Nice Fillies Finish Last
“How many vehicles do you have in this?”
    “Just the two, yours and the semi.”
    “No black four-door Ford sedan, a couple of years old, Florida plates?”
    “No. What did he do, cut in on you?”
    “Yeah, he thought he had time to get back, but at the last minute I guess he got rattled. It wasn’t the truck-driver’s fault.”
    “In other words,” the cop said carefully, “and I’m only asking because I know what the lieutenant’s going to want to know, nobody tried to pile you up?”
    Shayne shrugged. “I never saw the driver before. About fifty, short grayish hair, a nice tan. There won’t be any marks on his car.”
    “It’s not much,” the cop said, “but I’d better call it in.
    He went up the embankment. A small man with a mustache, carrying a briefcase, edged up to Shayne.
    “My name’s Ross Gilmore,” he said. “Attorney-at-law. I happened to see this, and you’ve got a sweet liability action here against that truckdriver for tailgaiting. Now’s the time to line up your witnesses. I’m prepared to—”

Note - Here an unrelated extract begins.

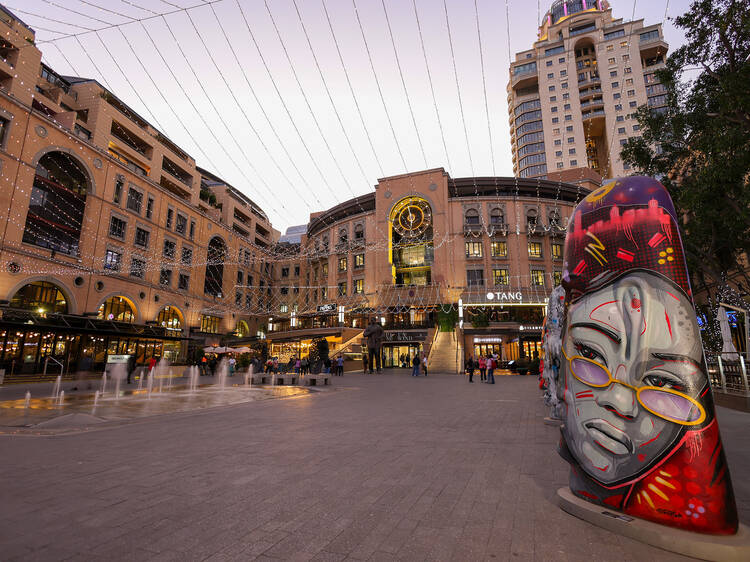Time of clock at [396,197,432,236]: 5:57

    “Get lost,” Shayne said.
    The man recoiled a step, but he went on trying. “It’s no skin off him, you realize—the insurance company will have to pay it.”
    Shayne gave him a look that sent him back up to the highway. An intern from the ambulance was looking around for bodies. A second police cruiser arrived, and the cops who came in it began to get the traffic moving. A phone seemed to be ringing somewhere. Shayne was returning to normal slowly, but he still had a considerable distance to go. After the fifth or sixth ring, he realized that the sound was coming from his wrecked Buick.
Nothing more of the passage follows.